| Requirement A |
Answer these from the December gatherings text, one per line:
(i) How many numbered drawers did the family's Advent calendar contain?
(ii) On what date did the family's French roots come into play?
(iii) Around what time did the father show up on Christmas Eve?
| Requirement B |
For each statement, say whether the December gatherings text agrees, and quote the words that decide it:
(i) The narrator's heritage was half Italian.
(ii) The Advent calendar was shaped like a church.
(iii) The Christmas Eve feast was held at the narrator's own house.
| Requirement C |
Reproduce the December gatherings text word for word, from "Gathering: noun an" down to "rooted in heritage.".

| Text passage |
December Gatherings

Gathering: noun an assembly or meeting, especially a social or festive one or one held for a specific purpose. Google top result.

If months have themes, then celebration is the theme of December. A quick look at the holiday calendar demonstrates multiple opportunities to gather, both secular and religious. December is a something for everyone month. Hanukkah, Mawlid Un Nabi, Christmas, and Kwanzaa all fall within its thirty one days. Followed by the ultimate celebration…New Year’s Eve/Day. How can you go wrong?

I have to admit, I scored big as a kid at Christmas. My family was multi-cultural and my parents were strong believers in tradition. With a heritage that was half German, a quarter French, and a quarter Italian, the holidays started early at my house, and each event was rooted in heritage.

Our Germanic roots insisted that on December 1st the Advent calendar made an appearance. Advent is literally the countdown to the birth of Christ. My grandfather brought our calendar over from German before the turn of the century. It was a standing box in the shape of a church and it contained twenty-four numbered drawers. Every night after supper, we would slide the tiny drawer open and find either a gift or directions to our gift. These gifts were not large, or extravagant, often they were ornaments for the tree, or tiny charms or figurines.

Our French roots kicked in on December 6th. The feast of St. Nicholas. That night our French relatives would arrive and we would set up the family nativity scene called a crèche. The children would receive a gift or two, usually clothing to wear on Christmas day and a small toy, or my favorite, a book.

We celebrated our Italian roots on Christmas Eve. My Uncle would get us before my father arrived home from work. He drove us to his house in New York where his mother-in-law and grand mother-in-law would be working on the traditional Christmas Eve feast. Christmas Eve is a big event in an Italian household. Nothing eaten has color (except the ever-present salad) and usually there were seven different kinds of fish. Including my favorites, eel that we had caught in the Hudson River, and baccalà (salt cod) salad. My father would show up around eight o’clock just in time to sit down to dinner.

| Provided data |
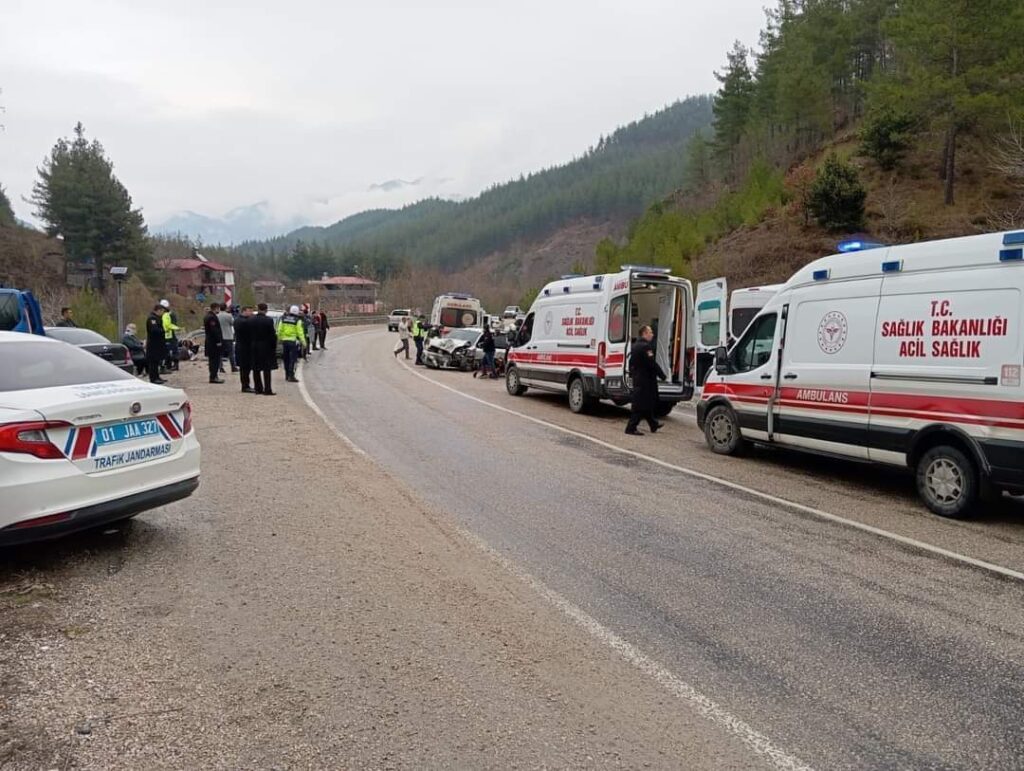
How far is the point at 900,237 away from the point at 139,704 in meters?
32.8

| Written response A |
(i) Twenty-four.
(ii) December 6th, the feast of St. Nicholas.
(iii) Around eight o'clock.

| Written response B |
(i) No: "With a heritage that was half German, a quarter French, and a quarter Italian"
(ii) Yes: "It was a standing box in the shape of a church"
(iii) No: "He drove us to his house in New York where his mother-in-law and grand mother-in-law would be working on the traditional Christmas Eve feast."

| Written response C |
Gathering: noun an assembly or meeting, especially a social or festive one or one held for a specific purpose. Google top result.

If months have themes, then celebration is the theme of December. A quick look at the holiday calendar demonstrates multiple opportunities to gather, both secular and religious. December is a something for everyone month. Hanukkah, Mawlid Un Nabi, Christmas, and Kwanzaa all fall within its thirty one days. Followed by the ultimate celebration…New Year’s Eve/Day. How can you go wrong?

I have to admit, I scored big as a kid at Christmas. My family was multi-cultural and my parents were strong believers in tradition. With a heritage that was half German, a quarter French, and a quarter Italian, the holidays started early at my house, and each event was rooted in heritage.